Before anyone gets the wrong impression, I am not about to bemoan non-citizens taking the jobs of Americans. In today’s America, virtually all children are lectured on the benefits of higher education. Yet, in our current economic plight, there are too many college graduates, lacking experience and business savvy, vying for too few positions. In a bad job market, employers can and do demand trained, experienced employees to fill their precious openings.  And this state of affairs is not likely to change, even should our economy incrementally improve.
The plight of today’s college grads reminds me of a similar situation that existed at the conclusion of World War ll. Too many inexperienced GI’s returned seeking to fill the jobs needed to retool America’s peacetime factories. To develop and trained labor force and employee homecoming GI’s, America’s answer came in the form of the GI Bill enabling the returning heroes to gain a college degree or a trade school diploma.
Today, with the outsourcing of production work to other parts of the world, our once bustling factories lie dormant. The life blood of American Labor has succumbed to corporate profits in a global economy. So, the only jobs remaining for an inexperienced labor force are low paying jobs at or just above minimum wage.

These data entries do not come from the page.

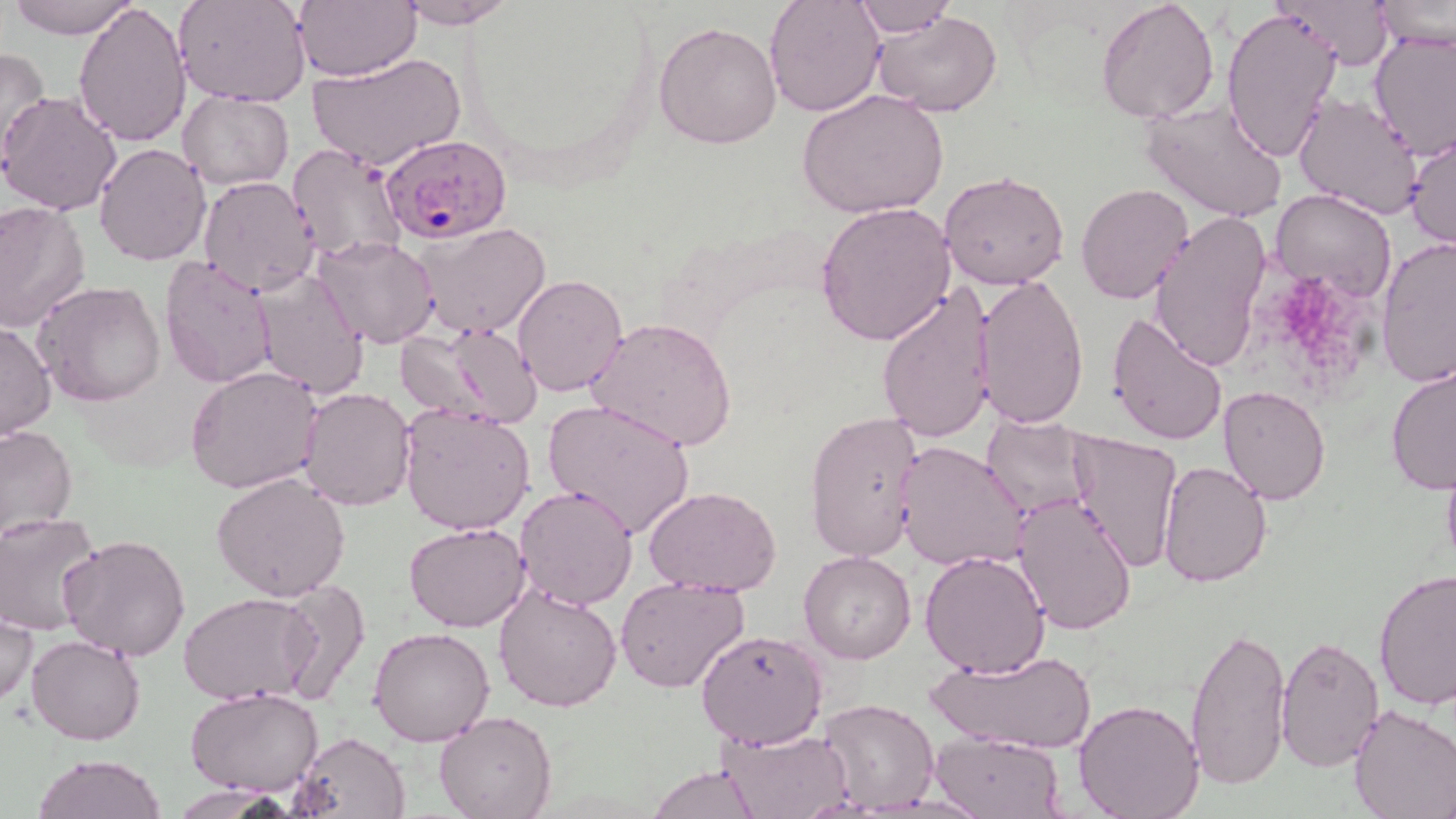

Plasmodium falciparum.

field of view = one of a larger specimen
platelet locations = approximate bounding boxes as (x1,y1)-(x2,y2) corner pairs in pixels: (1284,285)-(1349,358)
stain = May-Grünwald-Giemsa
Plasmodium falciparum-infected red blood cell locations = approximate bounding boxes as (x1,y1)-(x2,y2) corner pairs in pixels: (380,132)-(513,245)
magnification = 1000x
uninfected red blood cell locations = approximate bounding boxes as (x1,y1)-(x2,y2) corner pairs in pixels: (9,0)-(139,39), (173,0)-(313,106), (293,0)-(420,81), (393,0)-(518,29), (763,0)-(886,117), (855,0)-(956,38), (1096,0)-(1220,122), (1378,0)-(1455,52), (74,1)-(192,147), (1280,1)-(1394,69), (1221,6)-(1342,164), (871,10)-(1003,116), (653,22)-(782,149), (1369,32)-(1455,158), (0,46)-(51,168), (309,52)-(465,171), (797,88)-(948,218), (0,90)-(123,215), (177,90)-(293,190), (1293,94)-(1424,221), (1139,98)-(1289,222), (1405,132)-(1455,250), (94,143)-(211,265), (287,144)-(409,266), (938,170)-(1069,290), (197,177)-(324,297), (1076,182)-(1194,304), (1271,189)-(1398,304), (0,199)-(91,332), (814,200)-(955,345), (1147,211)-(1273,373), (412,220)-(554,338), (1375,235)-(1456,386), (314,236)-(438,349), (159,255)-(277,389), (250,267)-(370,400), (974,273)-(1090,430), (512,275)-(627,396), (34,281)-(168,407), (877,282)-(1001,447), (1105,311)-(1230,447), (587,315)-(738,452), (0,321)-(56,441), (398,323)-(545,429), (1385,359)-(1456,495), (186,367)-(322,494), (1218,385)-(1331,505), (298,389)-(417,511), (543,397)-(697,540), (398,403)-(536,536), (806,410)-(926,564), (981,416)-(1097,518), (0,422)-(77,538), (1065,429)-(1183,573), (897,441)-(1027,573), (1440,444)-(1456,580), (1156,461)-(1274,588), (211,472)-(351,601), (515,483)-(638,611), (645,485)-(782,597), (1009,492)-(1139,635), (0,513)-(103,634), (404,523)-(531,633), (58,531)-(192,662), (798,550)-(916,664), (920,550)-(1051,678), (1372,566)-(1455,710), (614,577)-(750,693), (274,581)-(372,707), (494,584)-(623,714), (178,592)-(320,705), (0,608)-(38,709), (1185,622)-(1292,793), (369,628)-(496,746), (696,628)-(828,750), (27,634)-(145,746), (1275,636)-(1384,769), (926,647)-(1095,756), (186,687)-(325,797), (817,697)-(938,815), (1072,699)-(1205,819), (1347,704)-(1456,819), (434,711)-(558,819), (717,726)-(855,818), (291,730)-(411,818), (930,731)-(1064,818), (32,754)-(169,819), (648,764)-(761,819)
modality = light microscopy
preparation = thin blood film
image size = 1456×819 pixels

Think about it. At $10 per hour, an employee would earn just $400 in a typical 40-hour work week, hardly enough to raise a family let along pay a mortgage. What is going to happen to our society? Will we become more dependent on government assistance and ultimately become a democratic socialist state like much of Europe? Or, might the desire for economic security lead our society to move toward authoritarianism?
Where will America stand as we near a One World Government Global Society? Will we lose our sovereignty – willingly or unwillingly? These are the unanswered questions that beset all liberty-loving Americans.
Yet, Americans still have a choice. To reclaim our jobs, build a skilled workforce, and revitalize our economy, we need to reorient our thinking on education. The mindset of the American student is to go to college to secure his financial future. Yet, recent college grads are learning the hard lesson that perhaps the lean, mean businesses of today and the foreseeable future have no place for the hundreds of thousands of students graduating with degrees in business and the liberal arts.
Vocational training, long the poor step-sister of American education, may be an answer. If today’s parents had guided their children to learn a trade, many of those young people currently unemployed might have been working, perhaps in businesses of their own. Vocational training need not replace college, although for some it could. Moreover, it has value even for those who never earn a dime from their skills. Most of these people will someday become homeowners and may be able to apply their trades skills in doing work on their own homes.
Many of our nation’s Founding Fathers were Freemasons, who trace their roots to the building of King Solomon’s Temple in Jerusalem in 967 B.C. If enough of our young people learned a trade – in lieu of or in addition to a college education – perhaps that might spawn a new American Revolution, one that will help propel a new sense of economic freedom and security.